Electra's eyes went involuntarily to the garden where Billy Stark was placidly walking up and down, smoking his cigar and stopping now and then to inspect a flower. The old lady interpreted the look.

"I know, I know," she said wickedly; "but that's nothing to do with it. Besides, if I marry Billy Stark, I shall go to London to live. What do I want of houses? Let things be as they are, Electra. You keep the house in your hands and let me visit you, just as I do now. It's all one."

Electra spoke with an unmoved firmness. Her face had the clarity of a great and fixed resolve.

"The house is yours; not legally, I own, but—"

"Don't you say ethically again, Electra," said the old lady. "I told you I couldn't bear it."
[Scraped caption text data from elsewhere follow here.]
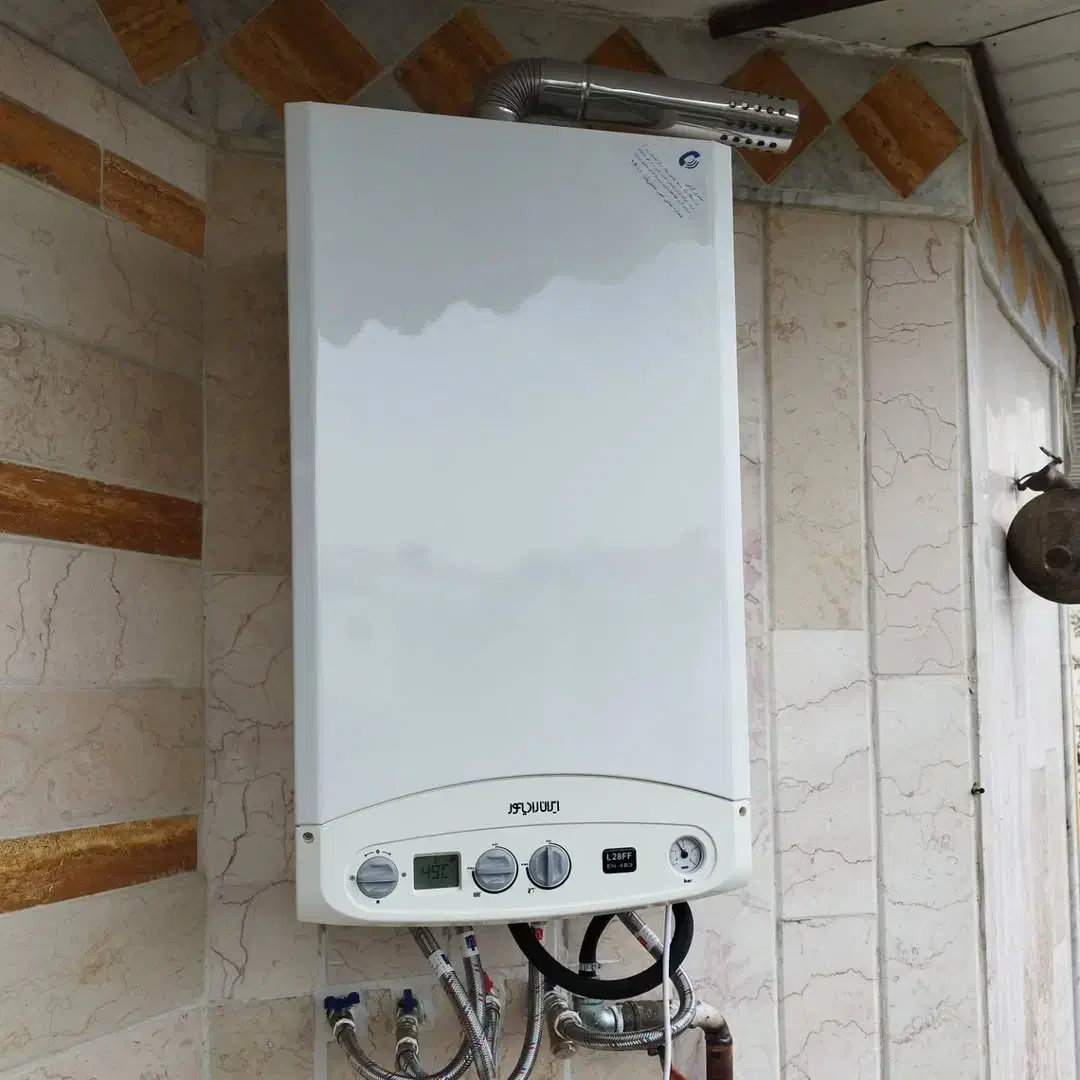 تاسیسات فنی سعید تخفیفات خوب درتمامی خدمات تاسیسات|خدمات پیشه و مهارت|رشت, سعدی (تختی)|دیوار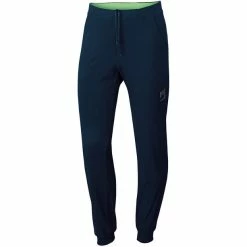 Karpos Easygoing Pants Men sky captain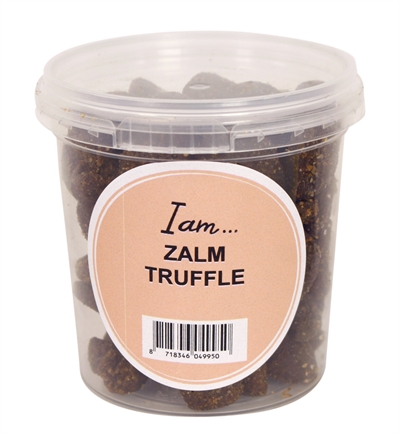 I am zalm truffle (85 GR)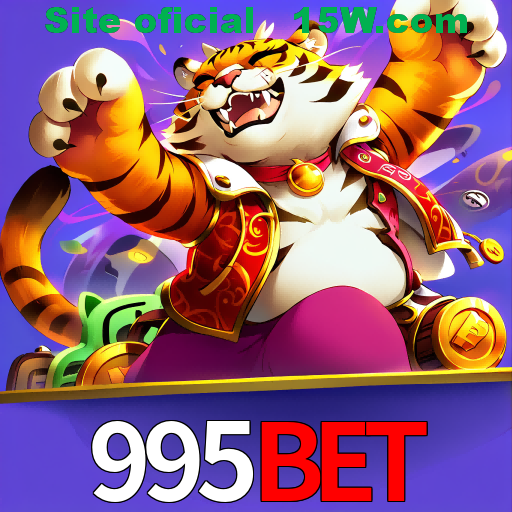 995Bet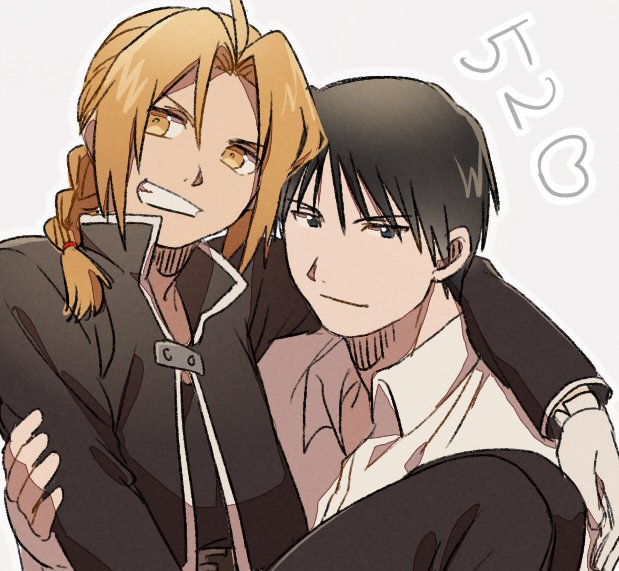 20250520実績解除ロイエド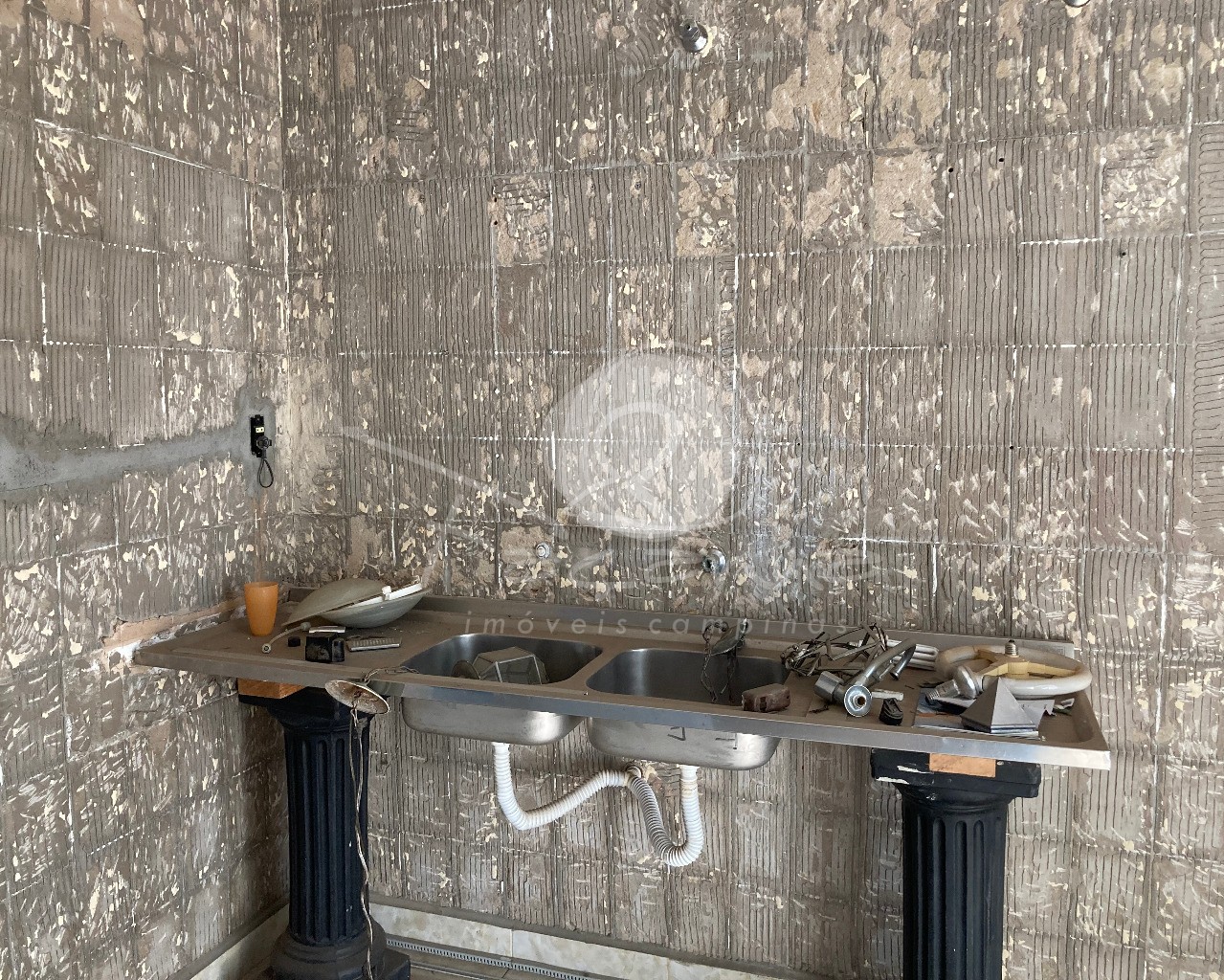 Prédio Inteiro, 205 m² - Foto 22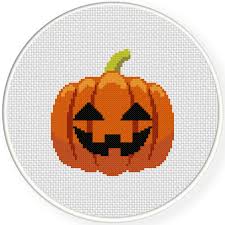 Shop our huge selection · read ratings & reviews · fast shipping Pumpkin Cross Stitch Pattern Daily Cross Stitch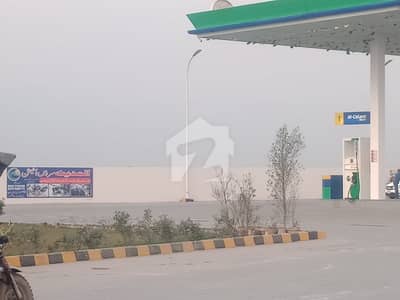 23 Marla Commercial Plot For Sale In Mustafabad Lalyani Main Ferozpur Road 23 Marla Commercial Plot For Sale In Mustafabad Lalyani Main Ferozpur Road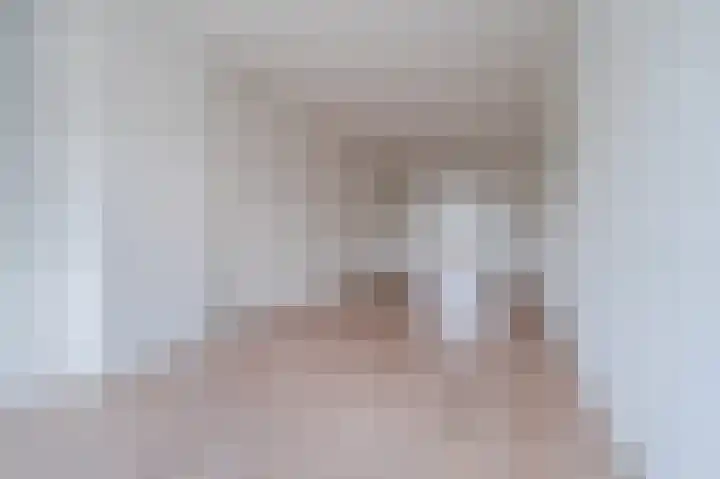 Professor Kamerlingh Onneslaan 131 B Schiedam thumbnail 4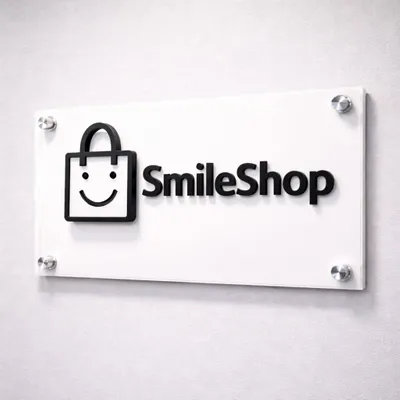 White - Imprint Now - CA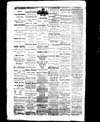 The Owosso Press, 1864-06-04 part 4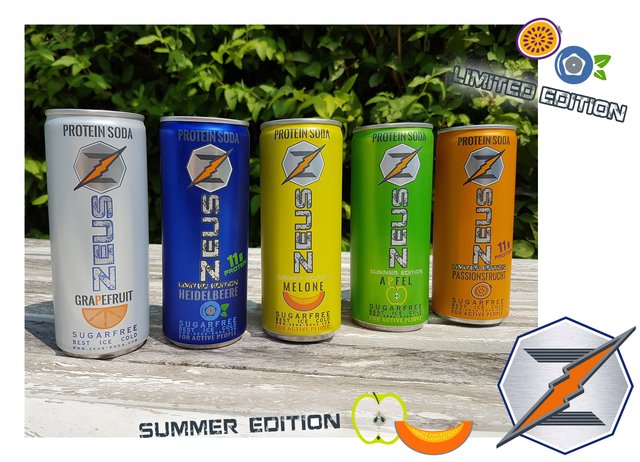 A66749a6 0567 48c6 a0c6 55569149c3d4.jpg.640x0 q85 crop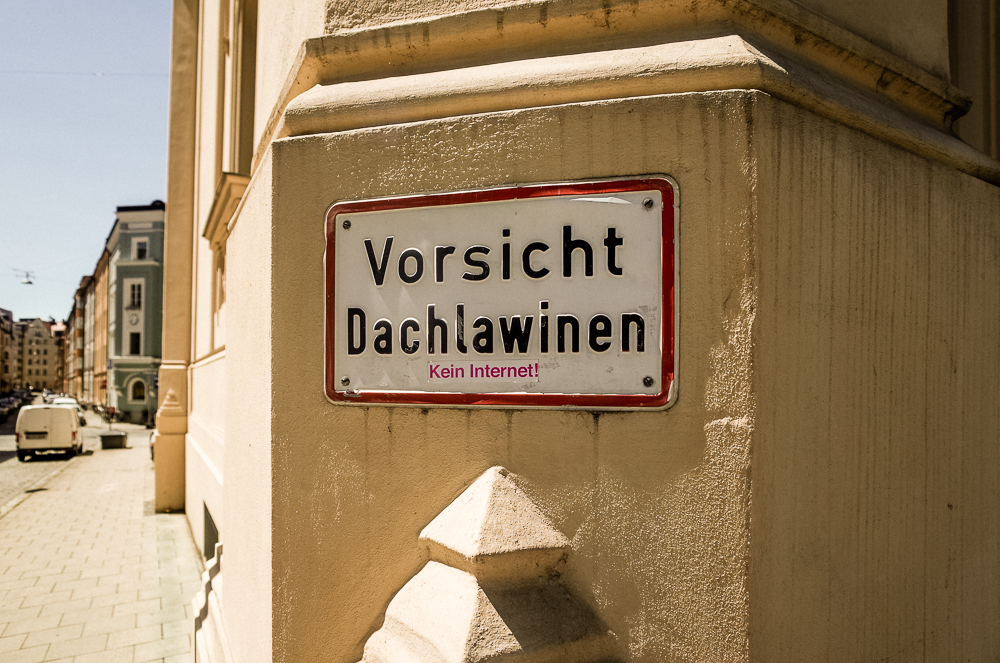 München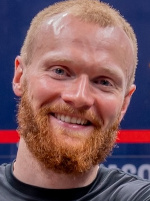 Joel Makin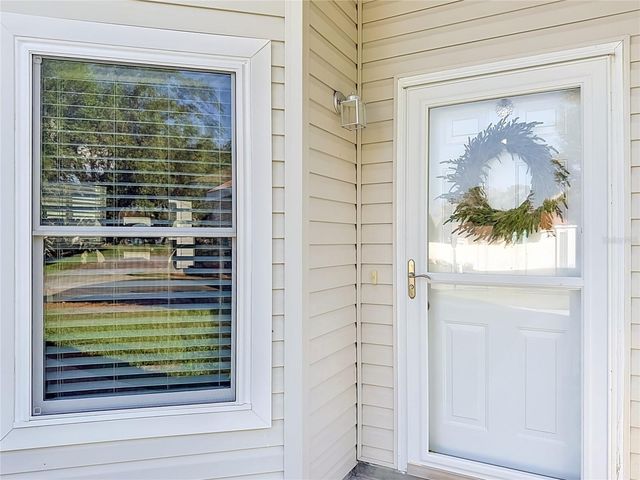 4940 HERON RUN CIRCLE, Leesburg, FL 34748
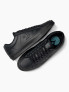 CONVERSE Обувки CONVERSE SPORT CASUAL FAUX LEATHER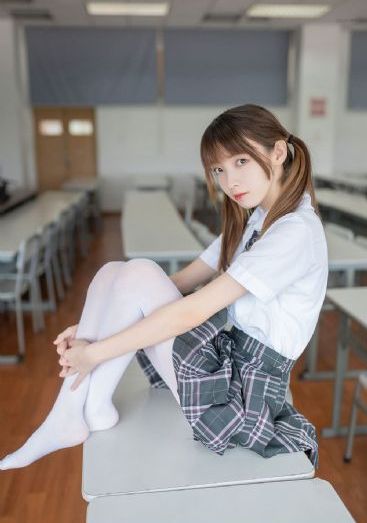 国产美女主播精品大秀系列_日韩伦理片完整视频观看_国内精品不卡一区二区三区_欧美成人精品区综合A片_欧美成人精品视频_国产一区二区三区在线观看_99久久精品免费国产一区二区三区_欧美一级久久久久久久大片_成人无码A片一区二区三区免费看_亚洲精品中文一区二区在线_精品AV国产一区二区三区四区_日韩精品人妻AV一区二区三区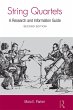 String Quartets (eBook, PDF) - Bild 1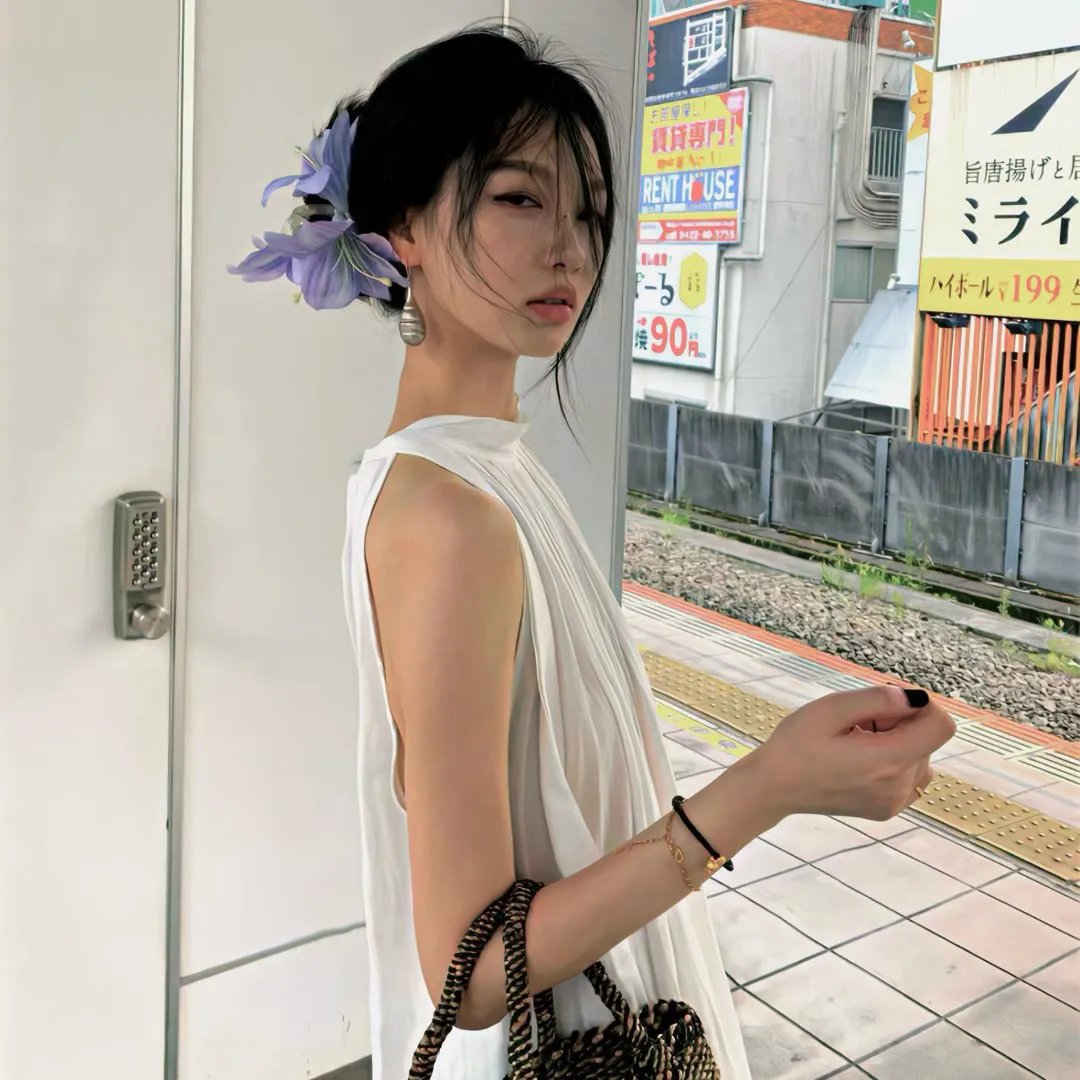 蓦然回首2025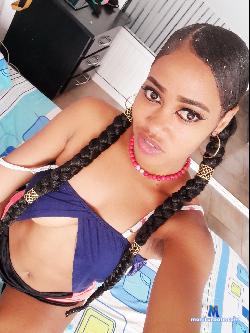 catarisitam stripchat livecam performer profile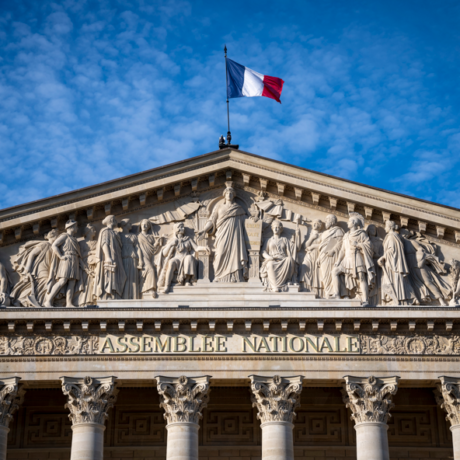 Illustration actualité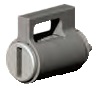 Yarra View Wafer Cylinder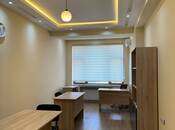 Продаётся 2-комн. новостройка 85 м², Насиминский  р., photo 5 from 8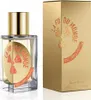 Parfum unisexe Etat Libre D'Orange La Fin Du Monde EDP 50 Voir les images du produit 6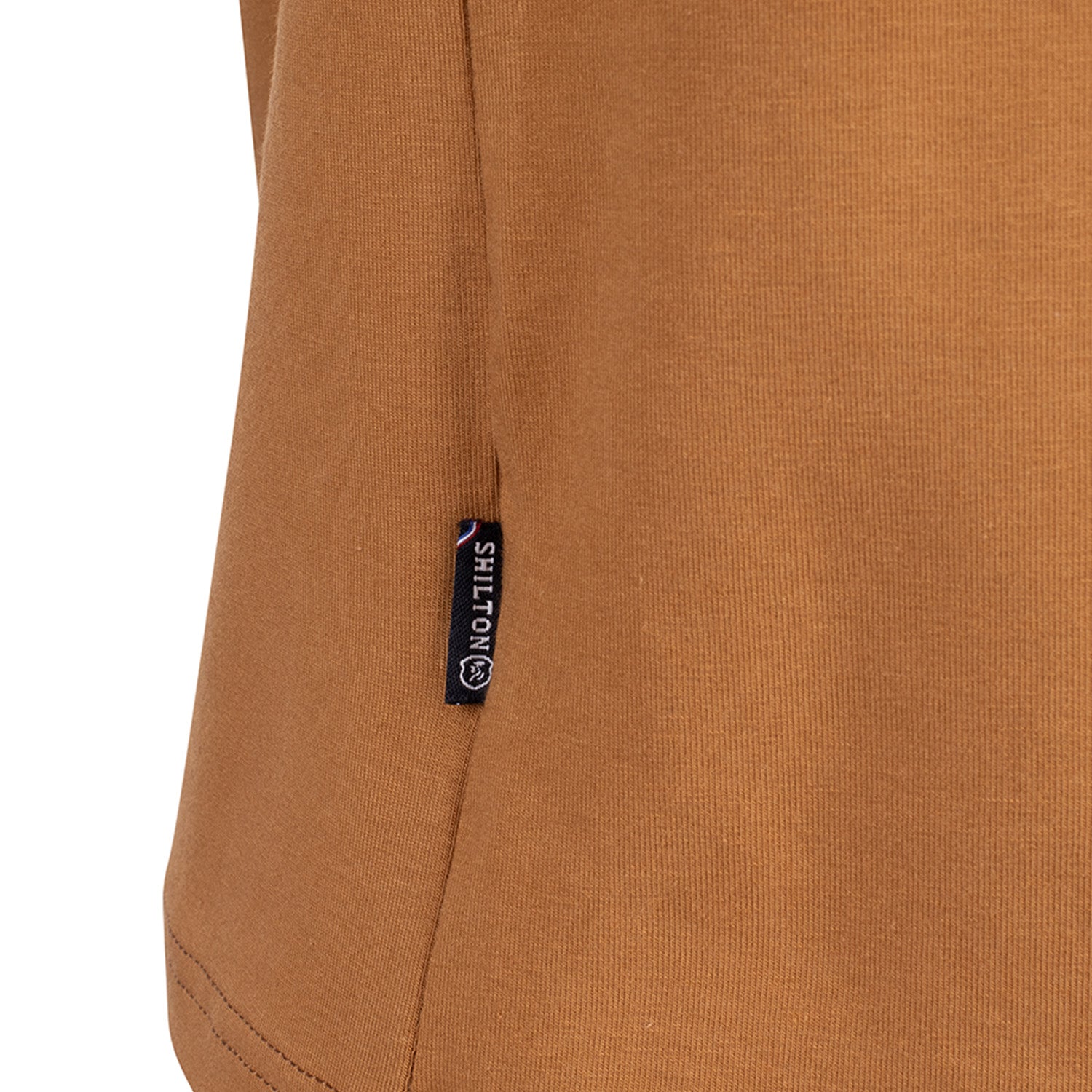 T-shirt rugby northern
She sank back still further into her chair and glared. At last Madam Fulton was afraid of her own emotions. Such amazement possessed her at the foolish irony of things, such desire of laughter, that she dared not yield lest her frail body could not bear the storm. Man's laughter, she realized, shout upon shout of robust roaring, was not too heroic for this folly. Electra was speaking:—

"I insist upon the truth from others," she said, still from a basic resolution that seemed invulnerable. "I must demand it from myself."

"The truth, Electra!" groaned Madam Fulton. "You don't tell the truth."

"I don't tell the truth?"

"You don't know anything about it. You've thought about it so much that now you only tell horrible facts."